At the same time new year, new courses, new possibilities, and one of the things she recommends is to “reject the idea of a stark separation between ‘summer’ and the ‘academic year,'” pointing to an essay she wrote on the topic that’s readily available on CUNY Works.
And while you’re beginning to make out the silhouette of a new academic year far off on the horizon, you might want to consider a couple of things. First up, the good folks in the Ph.D. Program in Hispanic and Luso-Brazilian Literatures and Languages (HLBLL) are running a Summer Series on Fall Teaching, and this week they’re showcasing the CUNY Academic Commons, Social Paper, and OpenCUNY. I couldn’t agree with their choices this week more 🙂 Be sure to follow them for more teaching resources in and around CUNY over the coming weeks.
The other event that’s just around the corner is the submission deadline for the 15th Annual CUNY IT conference which will be held December 1st and 2nd, 2016. Have something you did on the Commons you want to share? Did you integrate a technology in the classroom that you’d like to discuss? This year’s theme is “Good Moves in Hard Times,” and the submission deadline is September 15th—you can submit online here.
Speaking of conferences, the North American Nietzsche Conference will be held at both Hunter College and the Grad Center this fall from October 14th through the 16th.

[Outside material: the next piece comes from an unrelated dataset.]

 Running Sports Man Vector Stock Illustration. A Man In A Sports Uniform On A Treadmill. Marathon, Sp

There is no conference fee, but you must bring your will to power.
One of the gems I discovered this week was Maria Hernandez’s blog Spanish Through Culture, she has integrated her coursework into her blog in some remarkable ways. From the “About the blog” page:
Exploring Spanish Cultures in New York City, is a Civic Engagement assignment designed to address this issue. The students will be conducting an interview with or report on a Hispanic organization, business, community, or individual to learn about the subject’s cultural identity, experience, and stories. The reports, with the subjects’ consent, will be shared with the public on the blog to bring awareness of Hispanic and Latino communities in New York City, which make up 27.5% of the population. This assignment considers storytelling as a practice that bridges cultural and civic engagement, and your participation is essential for it.

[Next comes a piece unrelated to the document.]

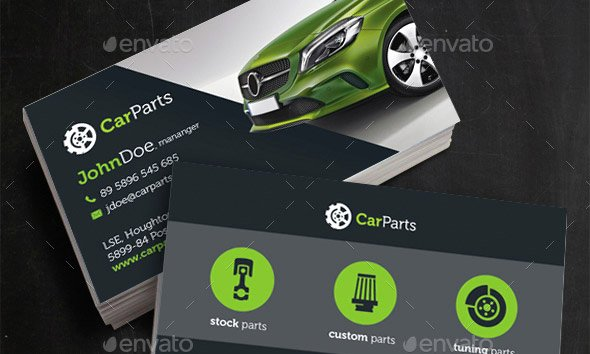 Car Service Business Cards Awesome 21 Cool Carservice Business Card Design Templates – Design Freebies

This blog is part of a broader way of re-thinking language learning curriculum in professor Hernandez’s classes at Kingsborough Community College, and it is very, very cool! Her recent post on the blog points to what this might look like by providing a link to multilingual pop music by Prince Royce:
In terms of O.G.Commons gems, Tony Picciano writes about everything from “Making Algorithms Accountable” to a report on Hillary Clinton’s record with Teachers Unions to probably the biggest news of the past week: Captain Humayun Khan’s parents speech at the Democratic National Convention.
Speaking of politics and unions, the Murphy Institute blog continues to be one of the most active sites on the Commons. The institute is a partnership between the City University of New York and New York City’s labor unions “designed to serve the higher education needs of working adults and traditional-aged students in their pursuit of advancement within the framework of labor, urban, social, economic, and political issues.” The folks there regularly share reports, jobs, resources, and more on their blog—it’s well worth a follow. Yesterday alone they posted four job opportunities.
And that’s just some of what’s out there. The CUNY Academic Commons could share a slogan with the famed spaghetti sauce Prego: “It’s in there!”